Breaking our post-Covid pessimism
New Zealand has developed a habit of defaulting to pessimism, a reflex that has only hardened since Covid. We amplify problems and bury progress, yet the evidence tells a different story.
Ram raids have fallen sharply, 308 in 2023 and only 79 from January to September this year. Consumer confidence is edging back. Business investment is lifting.
The OCR is coming down. Ikea is arriving and Costco has confirmed a second site. These are not small signals; they show major international companies see New Zealand as a market worth investing in.
The same momentum is clear in education. Reforms are taking hold, youth crime is dropping and the Phones Away for the Day policy is changing behaviour.

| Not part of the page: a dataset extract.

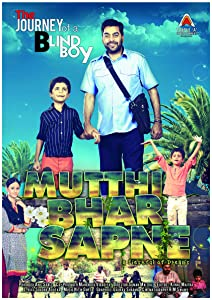Movie full watch Mutthi Bhar Sapne India [mpeg]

When my daughter comes home excited to show me a new maths strategy or my son describes the lunchtime conversations now that phones are out of sight, I see those green shoots. When the data mirrors what parents and teachers are experiencing, I see a country shifting in the right direction.
The story we tell ourselves matters. If we look only for what is broken, we miss what is working. Progress is not perfection, but the steady accumulation of improvements that make life better for children, families and communities.
New Zealand education is delivering results. Our communities are becoming safer. International companies are investing in our future.
Good news is not naive. It is factual and evidence based. The momentum is here. Now we need the confidence to recognise it and the determination to build on it.